# Honest Kitchen Question



## jaggirl47 (Jul 18, 2009)

I just received my order for Honest Kitchen Preference as an additive to Zappa's raw. He has been doing amazing on the raw BTW. My question is, what is the best way to do the Honest Kitchen and what consistency should it be?
For Zappa's activity level and weight, he is supposed to get 1 1/3:1 1/3 ratio meat to Honest Kitchen. It also says I need to add 1-1.5 cups of water for every 1 cup of Honest Kitchen. I don't want soup consistency.


----------



## ChancetheGSD (Dec 19, 2007)

http://leerburg.com/honestkitchen.htm

There is a video there that shows what it's like after it's mixed with a cup and a half of water. You could always start with one cup and add more once it's soaked up.


----------



## Samba (Apr 23, 2001)

As you let it sit with the water in it, it gets pretty stiff. 

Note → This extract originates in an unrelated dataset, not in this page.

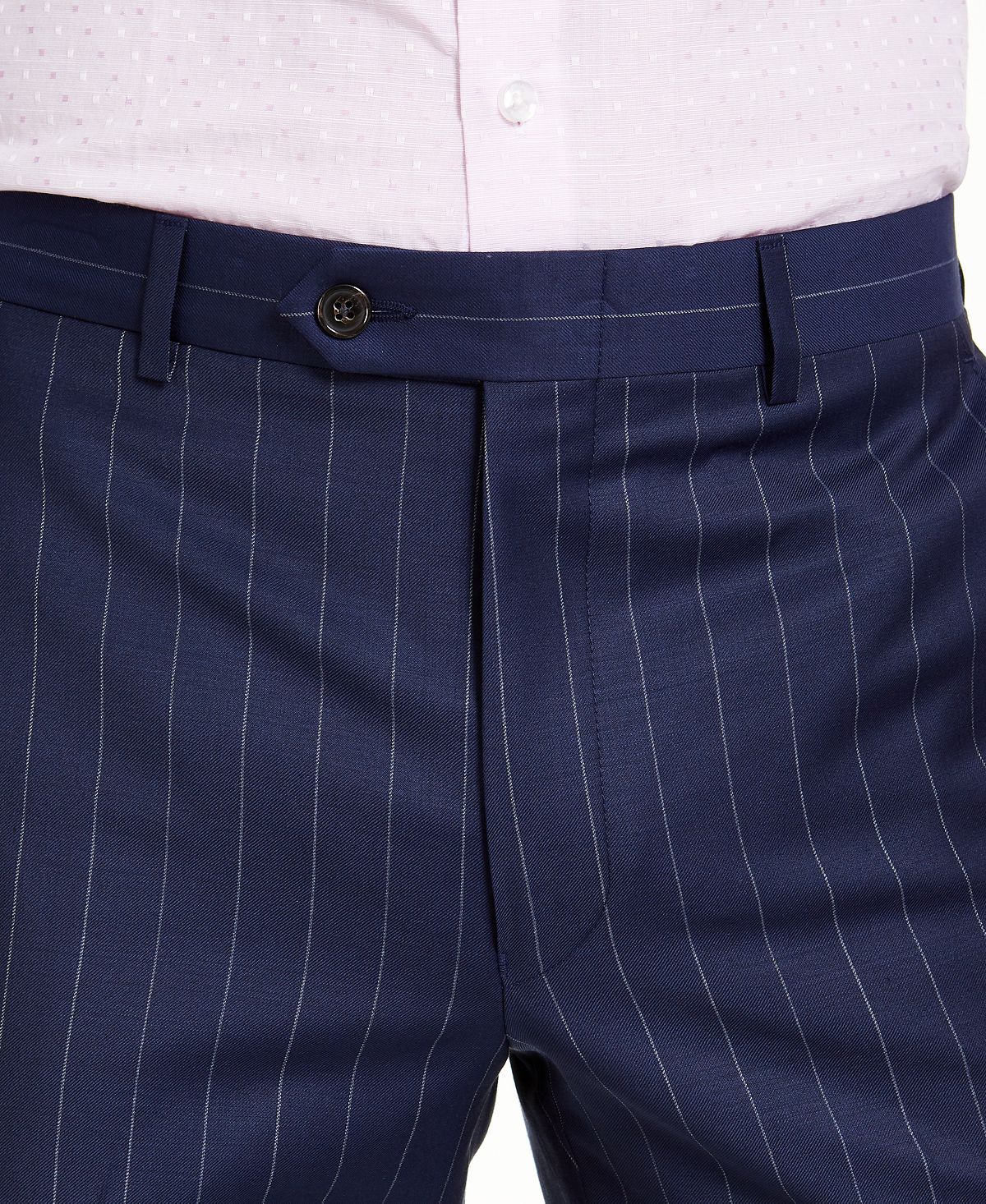 Lauren Ralph Lauren Classic-fit Ultraflex Stretch Navy Blue Stripe Suit Pants Navy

I used to feed a lot of soup consistency food though when I blended my own veggies, eggs, etc. Mine don't care how its served.


----------



## ahlamarana (Sep 22, 2008)

I like to feed THK soupy too, I just pour it over the rest of the food like gravy, YUMMM!


----------



## jaggirl47 (Jul 18, 2009)

Zappa's not big on soupy, but you guys were right. It does get pretty stiff and I had to do the entire 1.5 cups. It smelled kinda gross, but Zappa gobbled it down. I just need to see how his GI handles it tonight.


----------



## Samba (Apr 23, 2001)

Yes, mine had a lovely bout of diarrhea after the first meal...new food thing. After that, they all have tolerated it very well and love it.


----------



## balakai (Feb 9, 2005)

I weigh mine--4 ounces of dry HK and 12 ounces of hot, not boiling, water for every pound of raw meat that I have on hand to mix with it. I rehydrate the HK, letting it stand for 15 minutes, then mix in the raw meat. I then weigh it out into 1 meal portions for my 3 dogs (18 ounces or so) and freeze.

~Kristin


----------